The relationship between effective plant area index and Landsat spectral response across elevation, solar insolation, and spatial scales in a northern Idaho forest
2004
Pocewicz, A.L. | Gessler, P. | Robinson, A.P.
Leaf area index (LAI) is an important forest characteristic related to photosynthesis and carbon sequestration, and gains in efficiency for LAI measurements are possible using remotely sensed imagery. However, the potential effects of complex topography on this measurement system are not well understood. Our objective was to understand how complex terrain and measurement aggregation influence the relationship between LAI and remotely sensed vegetation indices across a mountainous conifer forest. We identified NDVIc, a middle-infrared (MIR) correction to NDVI (Normalized Difference Vegetation Index), as the vegetation index providing the best prediction of effective plant area index (PAI(e)), used to approximate LAI. We tested formal hypotheses to identify how elevation and solar insolation gradients and spatial scale of measurement aggregation affected the PAI(e)-NDVIc relationship and found that it changed across elevation at one spatial scale.

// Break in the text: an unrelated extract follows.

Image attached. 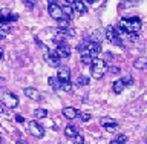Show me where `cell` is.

Comparisons of NDVIc with NDVI revealed that vegetation index choice is important in complex terrain, and we concluded that the MIR correction improves the PAI(e)-NDVI relationship by explaining variation related to solar insolation. Our results suggest that NDVIc calculated from Landsat ETM+ provides a practical estimate of PAI(e) across our northern Idaho study area and potentially other conifer forests in complex terrain.